Previous studies have documented how slope and altitude have affected the growth of many bamboos in Japanese [4,5]. In Chinese forests, environmental factors such as slope angle, slope aspect, altitude and soil thickness significantly influenced the growth of some bamboos such as Bambusa pervariabilis×Dendrocalamopsis daii [6,7], Bambusa emeiensis [8], Phyllostachys edulis [9], and Fargesia nitida [10]. The morphological features of the bamboo culm are important for judging the clonal growth of bamboos, and biomass is the basis for researching the material circulation and the clonal growth in bamboo forest [11,12]. Knowledge on the morphological features and biomass is necessary for estimating the bamboo productive forces and improving the silvicultural level, and its result may be used in guiding the forestation and usage of bamboos [13]. However, little is known about the site factors influencing the clonal growth of P. bambusoides f. shouzhu [3,14]. In view of the significantly economical and ecological functions of P. bambusoides f. shouzhu, an explanation of its clonal growth in forest would be helpful in improving the forestation of bamboo forests in the region.

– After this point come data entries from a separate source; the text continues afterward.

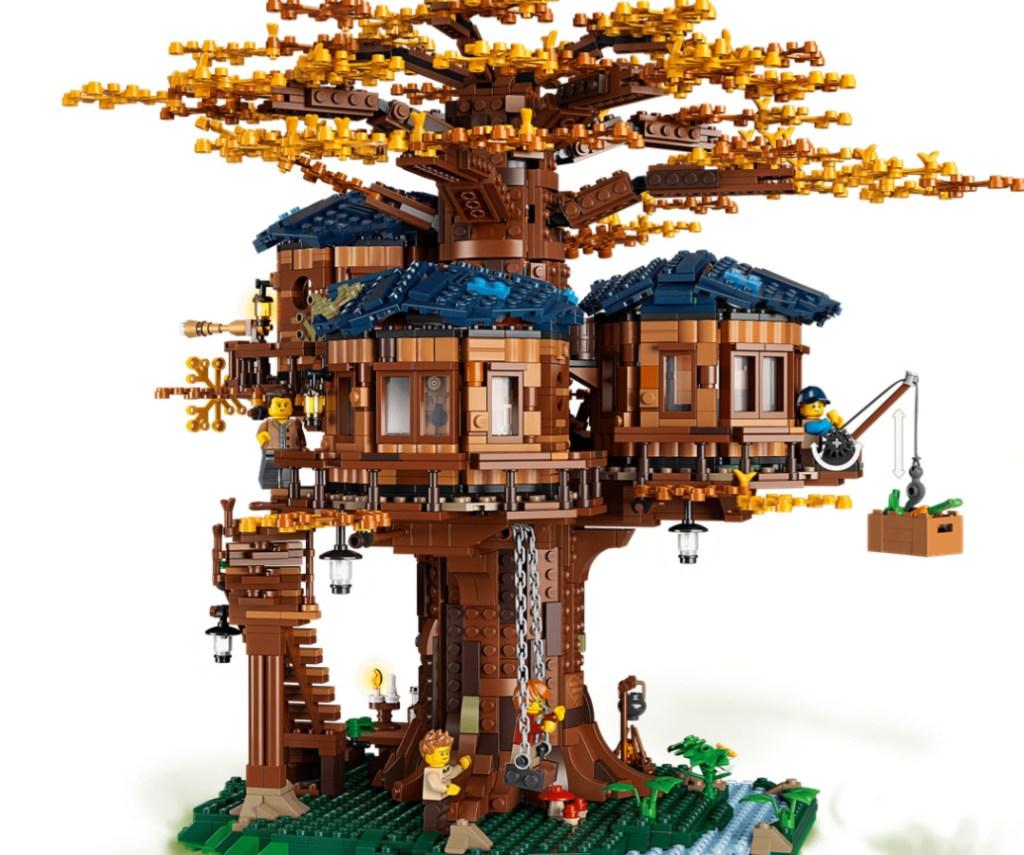 LEGO TREE HOUSE!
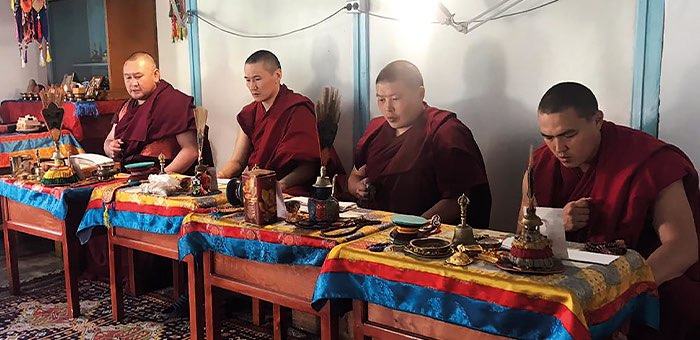 Алтайские ламы проводят семидневный молебен против коронавируса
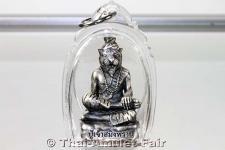 Magisches Thai Amulett von Luang Phu Naen Versilbertes und satiniertes Ruup Loor Phu Chao Saming Prai Nuea Loha Chup Ngern Satin Ruun Baramee Phu Chao des ehrwürdigen Luang Phu Naen Kaew Kampeero, Abt des Wat Ban Kaset Thung Setthi, Tambon Waeng, Roi Et.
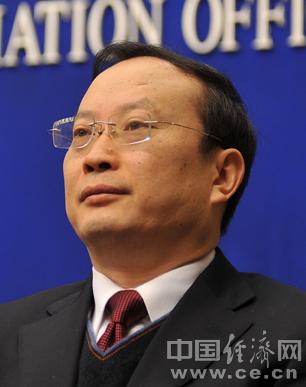 检察机关依法对王保安、李成云两案提起公诉(图/简历)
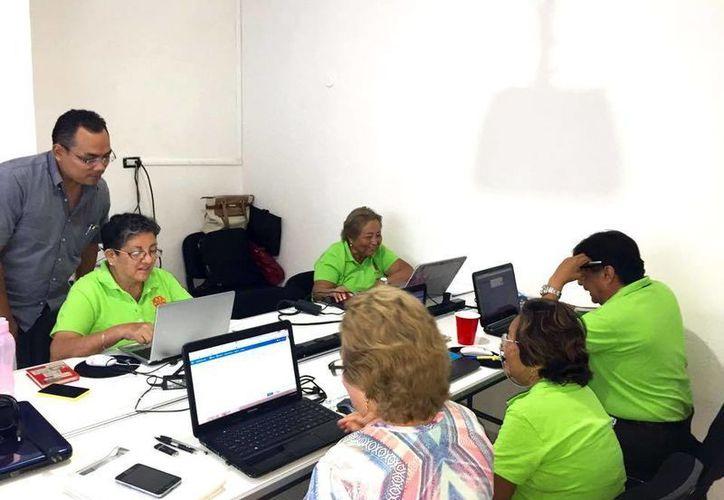 El Instituto Universitario Gerontológico del Estado de Yucatán ofrece talleres para personas de la tercera para que aprendan a usar dispositivos digitales y móviles. Imagen de uno de los talleres ofrecidos por el instituto. (Milenio Novedades)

In this study, the effects of several site factors on the clonal growth of P. bambusoides f. shouzhu was studied, based on the survey of 16 sample plots in the bamboo forests of P. bambusoides f. shouzhu in Liangping County of Chongqing city, China. The objective of this study was to clarify the main factors underlying the growth of P. bambusoides f. shouzhu in a bamboo forest, and provide the useful guidelines for the management and forestation of P. bambusoides f. shouzhu population.
Materials and Methods
Study area
The study site is located in the middle section of the Mingyue Mountain (30°40′25″~30°44′27″N, 107°29′50″∼107°35′16″E) near the Zhushan town of Liangping county, Chongqing City, China. The climate is warm, with an annual mean temperature of 14℃, frost-free period of 250 d, and annual mean rainfall of 1200-1400mm. The soil subtrate is mountain yellow soil, with the relative humidity of 85% [3]. The forest on the site is mainly the pure bamboo forest of P. bambusoides f. shouzhu.
Field data colletion
According to the distribution of the bamboo and the two main factors (including the slope position and slope aspect) in this region, 16 plots (each 10×10 m, 1,600 m2 in total) were sampled in March 2009 [15]. For each plot, the site factors such as slope angle, slope position, slope aspect, the altitude, soil thickness, humus thickness and species diversity were recorded. Afterwards, the DBH of each bamboo culm was measured, and 3 standard culms were chosen according to the method of Su et al. [15]. For each standard culm, the indexes of clone growth such as the DBH, the clear bold height, culm height, overall height, and culm wall thickness were measured.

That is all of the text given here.